**GIVEN PROBLEM**
Please return, word for word, the section of the MSNBC anchor-change text that opens with the words containing "This morning, Mr." and closes with "With Keith Olbermann.".

Roughly 48 hours earlier, Mr. Griffin had announced his decision to remove Keith Olbermann and Chris Matthews from anchoring big political nights for his network. Henceforth, according to Mr. Griffin’s dictum, NBC News’ chief White House correspondent, David Gregory, would handle the news duties for MSNBC. Mr. Matthews and Mr. Olbermann would shift into purely revved-up pundit mode.

This morning, Mr. Griffin was batting back a report from the New York Post that Jeffrey Immelt, CEO of NBC’s parent company General Electric, had facilitated the change after “a lot, maybe thousands” of shareholders had called up to complain about Mr. Olbermann’s performance in the anchor chair during the Democratic and Republican national conventions.

“This makes me so mad, because it’s so untrue,” Mr. Griffin said. “Somebody is spreading rumors. It’s wrong. It’s getting into the echo chamber.”

On any other day, the dispute could be chalked up to the long-running feud between a newspaper owned by News Corp. and the cable-news network that airs Countdown With Keith Olbermann.

But Mr. Griffin’s decision, coming as it did on the heels of criticism from his sister-brothers over at the main news division of NBC and from the floor of the Republican National Convention, has taken on more importance than some internecine media squabble. MSNBC has become the poster child of the chastened media, now (finally!) ready to treat the McCain campaign fairly, and to pay its obeisances to the “straight” journalists of NBC (Brian Williams, Tom Brokaw), whose bosses themselves won’t sacrifice prime time to put them on the air wall-to-wall during events as uninspiring as the conventions.

So how did it happen, according to Phil Griffin?

The “beauty of my job,” he said, was that nobody from GE had ever big-footed his domain. He said he dealt purely with NBC Universal’s president and CEO, Jeff Zucker, and NBC News’ president, Steve Capus. He had come to this decision, he said, after consulting first with Mr. Olbermann and later with Mr. Matthews.

He said they had been having a philosophical debate on the subject for months. “I think what came to a head this time is that our guys don’t want to be restrained,” said Mr. Griffin. “That was it. … If you move a chair over, you can say what you really think.”

It had indeed been a months-long debate, and a philosophical one. That it never saw any practical results until the convention is probably as much a matter of circumstance as anything else. But the circumstances build a case that has not looked good for Mr. Griffin and his people.

Extracted data entries:
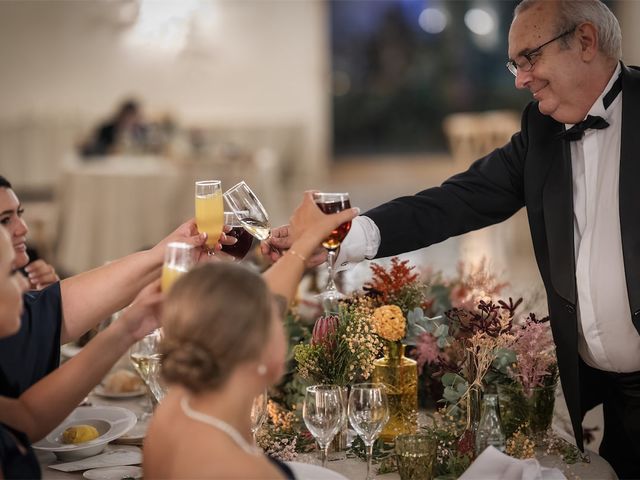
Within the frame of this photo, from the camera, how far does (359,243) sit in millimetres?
2516

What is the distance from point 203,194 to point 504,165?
1125 mm

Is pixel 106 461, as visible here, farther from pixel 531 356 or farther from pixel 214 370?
pixel 531 356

**TASK ANSWER**
This morning, Mr. Griffin was batting back a report from the New York Post that Jeffrey Immelt, CEO of NBC’s parent company General Electric, had facilitated the change after “a lot, maybe thousands” of shareholders had called up to complain about Mr. Olbermann’s performance in the anchor chair during the Democratic and Republican national conventions.

“This makes me so mad, because it’s so untrue,” Mr. Griffin said. “Somebody is spreading rumors. It’s wrong. It’s getting into the echo chamber.”

On any other day, the dispute could be chalked up to the long-running feud between a newspaper owned by News Corp. and the cable-news network that airs Countdown With Keith Olbermann.